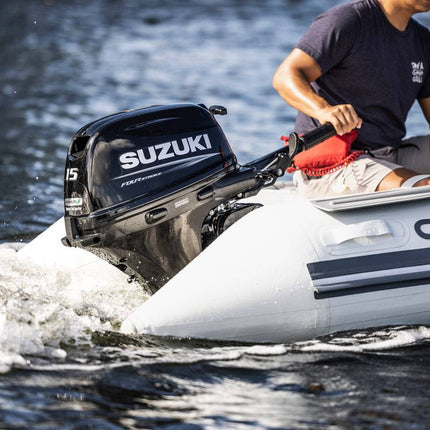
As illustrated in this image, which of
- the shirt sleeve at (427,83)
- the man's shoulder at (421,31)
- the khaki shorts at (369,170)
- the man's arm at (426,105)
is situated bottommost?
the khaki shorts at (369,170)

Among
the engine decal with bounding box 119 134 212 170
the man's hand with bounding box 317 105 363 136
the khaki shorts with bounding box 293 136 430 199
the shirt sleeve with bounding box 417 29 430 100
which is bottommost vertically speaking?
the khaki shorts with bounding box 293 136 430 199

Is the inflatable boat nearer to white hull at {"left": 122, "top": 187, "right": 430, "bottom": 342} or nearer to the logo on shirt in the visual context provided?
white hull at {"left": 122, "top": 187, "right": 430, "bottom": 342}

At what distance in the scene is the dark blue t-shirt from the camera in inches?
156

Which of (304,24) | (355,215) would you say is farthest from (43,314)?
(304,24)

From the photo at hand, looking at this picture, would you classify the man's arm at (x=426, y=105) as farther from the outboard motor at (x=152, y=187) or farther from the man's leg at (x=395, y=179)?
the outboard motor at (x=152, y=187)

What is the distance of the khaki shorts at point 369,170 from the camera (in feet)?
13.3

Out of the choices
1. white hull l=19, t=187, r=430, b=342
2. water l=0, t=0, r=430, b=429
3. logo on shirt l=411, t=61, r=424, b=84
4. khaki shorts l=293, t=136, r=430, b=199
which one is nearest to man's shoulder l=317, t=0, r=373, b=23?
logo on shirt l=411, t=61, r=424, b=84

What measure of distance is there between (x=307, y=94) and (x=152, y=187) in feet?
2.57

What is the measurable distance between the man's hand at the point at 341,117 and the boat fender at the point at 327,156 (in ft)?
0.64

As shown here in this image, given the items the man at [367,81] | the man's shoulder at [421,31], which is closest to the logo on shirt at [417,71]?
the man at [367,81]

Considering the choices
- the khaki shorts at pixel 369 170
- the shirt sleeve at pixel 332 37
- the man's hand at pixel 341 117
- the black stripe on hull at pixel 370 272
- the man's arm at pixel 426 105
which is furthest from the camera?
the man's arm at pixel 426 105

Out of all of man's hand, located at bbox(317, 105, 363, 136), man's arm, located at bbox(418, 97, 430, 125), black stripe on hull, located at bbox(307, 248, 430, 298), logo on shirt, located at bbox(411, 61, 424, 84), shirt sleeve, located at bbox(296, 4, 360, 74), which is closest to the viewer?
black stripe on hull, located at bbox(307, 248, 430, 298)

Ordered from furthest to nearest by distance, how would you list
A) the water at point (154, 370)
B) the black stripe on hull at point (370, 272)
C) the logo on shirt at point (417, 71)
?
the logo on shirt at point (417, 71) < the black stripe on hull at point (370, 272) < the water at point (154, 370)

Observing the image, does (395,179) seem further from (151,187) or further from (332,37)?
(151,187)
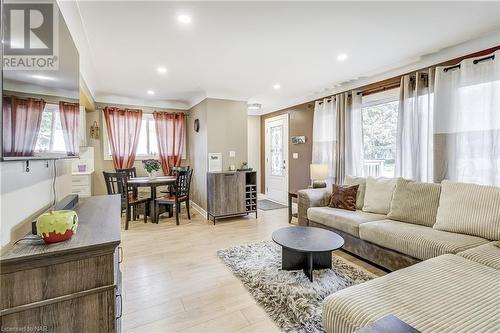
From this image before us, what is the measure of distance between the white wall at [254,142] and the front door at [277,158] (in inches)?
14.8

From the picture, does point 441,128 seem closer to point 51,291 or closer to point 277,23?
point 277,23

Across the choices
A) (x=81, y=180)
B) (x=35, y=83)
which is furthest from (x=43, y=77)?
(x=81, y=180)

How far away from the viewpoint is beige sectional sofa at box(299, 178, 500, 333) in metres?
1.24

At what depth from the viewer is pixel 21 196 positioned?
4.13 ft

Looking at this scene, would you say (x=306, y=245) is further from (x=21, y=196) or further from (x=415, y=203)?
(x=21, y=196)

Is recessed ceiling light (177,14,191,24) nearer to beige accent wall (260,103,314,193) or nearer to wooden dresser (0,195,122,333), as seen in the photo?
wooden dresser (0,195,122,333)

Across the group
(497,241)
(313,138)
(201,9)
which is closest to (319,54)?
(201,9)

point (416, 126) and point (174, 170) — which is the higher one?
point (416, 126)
^^^^
**WHAT THE EXERCISE ASKS:**
Reproduce all of the records above verbatim, omitting the pictures.

**RESPONSE TO THE TASK:**
As illustrated in this image, which of
- the shirt sleeve at (427,83)
- the man's shoulder at (421,31)
- the khaki shorts at (369,170)
- the man's arm at (426,105)
is situated bottommost?
the khaki shorts at (369,170)

Among
the engine decal with bounding box 119 134 212 170
the man's hand with bounding box 317 105 363 136
the khaki shorts with bounding box 293 136 430 199
the shirt sleeve with bounding box 417 29 430 100
which is bottommost vertically speaking?
the khaki shorts with bounding box 293 136 430 199

Is the inflatable boat nearer to white hull at {"left": 122, "top": 187, "right": 430, "bottom": 342} or nearer to the logo on shirt in the visual context provided?
white hull at {"left": 122, "top": 187, "right": 430, "bottom": 342}

At what distance in the scene is the dark blue t-shirt from the camera in inches?
156

Which of (304,24) | (355,215) would you say is farthest from (43,314)?
(304,24)

From the photo at hand, looking at this picture, would you classify the man's arm at (x=426, y=105) as farther from the outboard motor at (x=152, y=187) or farther from the man's leg at (x=395, y=179)?
the outboard motor at (x=152, y=187)

What is the distance of the khaki shorts at point 369,170 from the camera (in feet)?
13.3

Out of the choices
1. white hull l=19, t=187, r=430, b=342
2. water l=0, t=0, r=430, b=429
3. logo on shirt l=411, t=61, r=424, b=84
4. khaki shorts l=293, t=136, r=430, b=199
which one is nearest to man's shoulder l=317, t=0, r=373, b=23?
logo on shirt l=411, t=61, r=424, b=84

What measure of distance is there between (x=307, y=94) and (x=152, y=187) in feet?
2.57

What is the measurable distance between the man's hand at the point at 341,117 and the boat fender at the point at 327,156 (in ft)?
0.64

As shown here in this image, given the items the man at [367,81] | the man's shoulder at [421,31], which is closest to the logo on shirt at [417,71]?
the man at [367,81]

Considering the choices
- the khaki shorts at pixel 369 170
- the shirt sleeve at pixel 332 37
- the man's hand at pixel 341 117
- the black stripe on hull at pixel 370 272
- the man's arm at pixel 426 105
which is furthest from the camera?
the man's arm at pixel 426 105

Out of all of man's hand, located at bbox(317, 105, 363, 136), man's arm, located at bbox(418, 97, 430, 125), black stripe on hull, located at bbox(307, 248, 430, 298), logo on shirt, located at bbox(411, 61, 424, 84), shirt sleeve, located at bbox(296, 4, 360, 74), which is closest to the viewer?
black stripe on hull, located at bbox(307, 248, 430, 298)

Ordered from furthest to nearest by distance, how would you list
A) the water at point (154, 370)
B) the black stripe on hull at point (370, 272)
C) the logo on shirt at point (417, 71)
?
the logo on shirt at point (417, 71) < the black stripe on hull at point (370, 272) < the water at point (154, 370)

Observing the image, does (395,179) seem further from (151,187) or further from (332,37)?
(151,187)
From this image before us, what is the measure of distance between the white wall at [254,142] and the front door at [277,158] (in inches)?
14.8

From the picture, does point 441,128 seem closer to point 51,291 or closer to point 277,23?
point 277,23

Across the choices
A) (x=81, y=180)
B) (x=35, y=83)
which is furthest from (x=43, y=77)?
(x=81, y=180)

How far away from the viewpoint is beige sectional sofa at box(299, 178, 500, 333) in metres?
1.24

At what depth from the viewer is pixel 21 196 positioned?
4.13 ft

Looking at this scene, would you say (x=306, y=245) is further from (x=21, y=196) or further from (x=415, y=203)?
(x=21, y=196)

Is recessed ceiling light (177,14,191,24) nearer to beige accent wall (260,103,314,193) or nearer to wooden dresser (0,195,122,333), as seen in the photo?
wooden dresser (0,195,122,333)

Across the group
(497,241)
(313,138)
(201,9)
which is closest to (319,54)?
(201,9)

point (416, 126) and point (174, 170) — which is the higher one?
point (416, 126)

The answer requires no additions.